A joint study between international insurance broker, Howden and leading specialty insurer and reinsurer, Fidelis, shows that higher ESG ratings lead to better underwriting performance.
The study of loss ratios across 30,000 policies from both Howden and Fidelis’ datasets, comprising a premium value of around $9 billion against third party ESG ratings, is the largest study that has ever been conducted to date to establish the link between these factors.
According to the study, environmental ratings have the strongest correlation with loss ratios, but there is variation by line of business and industry. Of the multiple lines of business studied, property insurance shows the strongest correlation between better ESG scores and better loss experience.

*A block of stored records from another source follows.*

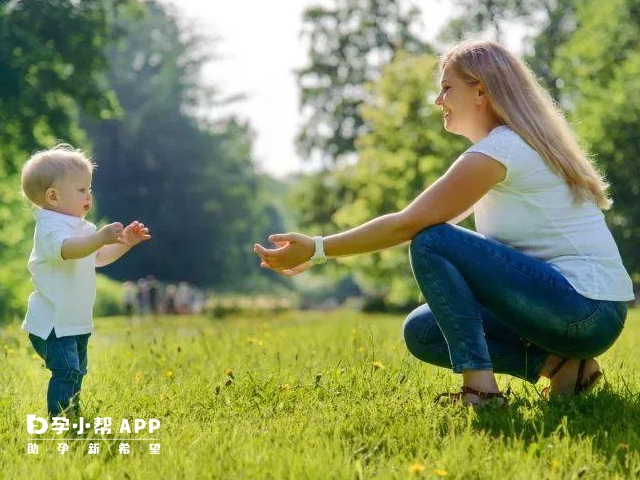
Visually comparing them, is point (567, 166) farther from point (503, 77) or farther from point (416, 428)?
point (416, 428)

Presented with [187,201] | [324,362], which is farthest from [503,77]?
[187,201]

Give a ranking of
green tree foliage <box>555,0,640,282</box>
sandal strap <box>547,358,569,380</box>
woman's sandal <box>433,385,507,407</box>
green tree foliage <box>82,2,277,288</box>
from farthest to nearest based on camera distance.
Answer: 1. green tree foliage <box>82,2,277,288</box>
2. green tree foliage <box>555,0,640,282</box>
3. sandal strap <box>547,358,569,380</box>
4. woman's sandal <box>433,385,507,407</box>

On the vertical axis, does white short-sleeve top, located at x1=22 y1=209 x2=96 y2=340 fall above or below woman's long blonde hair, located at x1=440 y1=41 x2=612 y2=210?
below

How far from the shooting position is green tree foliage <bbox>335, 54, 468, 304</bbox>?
2652 cm

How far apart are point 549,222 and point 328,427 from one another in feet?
4.52

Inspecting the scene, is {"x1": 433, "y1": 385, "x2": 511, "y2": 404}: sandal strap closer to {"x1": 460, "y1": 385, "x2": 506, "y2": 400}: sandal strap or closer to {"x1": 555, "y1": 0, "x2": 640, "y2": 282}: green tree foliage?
{"x1": 460, "y1": 385, "x2": 506, "y2": 400}: sandal strap

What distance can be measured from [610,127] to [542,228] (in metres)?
21.8

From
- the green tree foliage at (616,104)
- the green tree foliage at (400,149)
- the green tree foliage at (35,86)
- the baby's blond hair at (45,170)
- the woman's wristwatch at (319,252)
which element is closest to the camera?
the woman's wristwatch at (319,252)

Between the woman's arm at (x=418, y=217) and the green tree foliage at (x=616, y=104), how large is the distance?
2074 centimetres

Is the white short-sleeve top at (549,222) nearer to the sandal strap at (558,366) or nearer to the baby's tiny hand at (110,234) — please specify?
the sandal strap at (558,366)

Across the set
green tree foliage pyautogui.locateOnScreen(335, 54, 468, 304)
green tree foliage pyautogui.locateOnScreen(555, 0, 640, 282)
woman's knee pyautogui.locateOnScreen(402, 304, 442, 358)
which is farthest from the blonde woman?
green tree foliage pyautogui.locateOnScreen(335, 54, 468, 304)

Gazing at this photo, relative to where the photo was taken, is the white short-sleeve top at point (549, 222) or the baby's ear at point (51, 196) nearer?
the white short-sleeve top at point (549, 222)

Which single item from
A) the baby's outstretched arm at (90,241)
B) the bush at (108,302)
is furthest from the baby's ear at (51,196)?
the bush at (108,302)

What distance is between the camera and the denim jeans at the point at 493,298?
3832mm
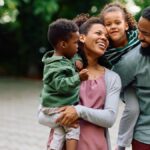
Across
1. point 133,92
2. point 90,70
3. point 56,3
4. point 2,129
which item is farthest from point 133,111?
point 56,3

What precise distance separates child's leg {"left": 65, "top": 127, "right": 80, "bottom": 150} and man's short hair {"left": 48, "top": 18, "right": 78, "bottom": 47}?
1.60ft

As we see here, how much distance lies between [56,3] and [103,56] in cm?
890

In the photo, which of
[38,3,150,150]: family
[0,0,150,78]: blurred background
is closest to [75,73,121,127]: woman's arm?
[38,3,150,150]: family

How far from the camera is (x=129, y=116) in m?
3.26

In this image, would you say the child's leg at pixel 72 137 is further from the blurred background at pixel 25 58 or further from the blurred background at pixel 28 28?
the blurred background at pixel 28 28

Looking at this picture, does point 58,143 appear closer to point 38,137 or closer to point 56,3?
point 38,137

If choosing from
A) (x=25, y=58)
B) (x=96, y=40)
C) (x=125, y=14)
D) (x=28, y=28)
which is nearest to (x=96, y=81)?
(x=96, y=40)

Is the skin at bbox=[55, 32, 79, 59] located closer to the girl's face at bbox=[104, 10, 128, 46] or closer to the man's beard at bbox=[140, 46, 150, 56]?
the girl's face at bbox=[104, 10, 128, 46]

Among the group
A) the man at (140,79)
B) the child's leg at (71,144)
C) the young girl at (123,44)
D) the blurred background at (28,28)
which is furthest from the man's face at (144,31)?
the blurred background at (28,28)

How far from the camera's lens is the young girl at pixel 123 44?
321cm

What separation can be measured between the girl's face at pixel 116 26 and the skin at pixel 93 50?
0.15 ft

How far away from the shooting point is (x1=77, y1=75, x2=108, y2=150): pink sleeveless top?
3.12m

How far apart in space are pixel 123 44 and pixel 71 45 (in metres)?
0.34

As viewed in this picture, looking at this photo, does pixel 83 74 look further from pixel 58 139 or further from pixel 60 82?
pixel 58 139
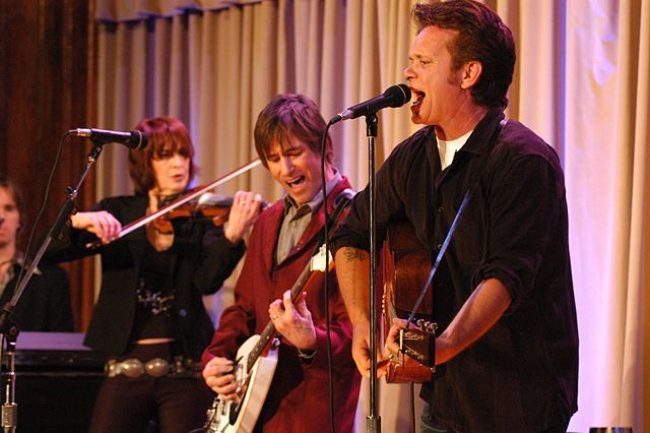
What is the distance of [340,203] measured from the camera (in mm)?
3412

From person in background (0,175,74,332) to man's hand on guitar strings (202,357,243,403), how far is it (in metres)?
1.41

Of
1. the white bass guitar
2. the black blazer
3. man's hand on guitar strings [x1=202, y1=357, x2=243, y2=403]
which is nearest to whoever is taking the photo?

Moreover, the study represents both Howden and Fidelis’ mutual desire to support the transition to a more sustainable future.
Both companies are working together to further examine the findings from the study, particularly focusing on exploring underlying causation, in order to enhance understanding and usability
David Howden, CEO, Howden Group Holdings commented: “It’s great to see the proactive approach that Fidelis and other insurers are taking to better understand the link between ESG profiles and risk. The data backs up our long-held belief that clients should be rewarded for high ESG credentials.
“This is an obvious way in which the insurance industry can support the transition. I hope to see, in the near future, ESG factors built in to underwriting processes and pricing decisions to a much greater degree.”
Richard Brindle, Chairman & Group Chief Executive Officer and Chief Underwriting Officer of Fidelis added: “This is a great example of the right thing to do also being the most profitable thing to do. Being able to articulate this link will become increasingly important to our interactions with key stakeholders, not least the investment community.”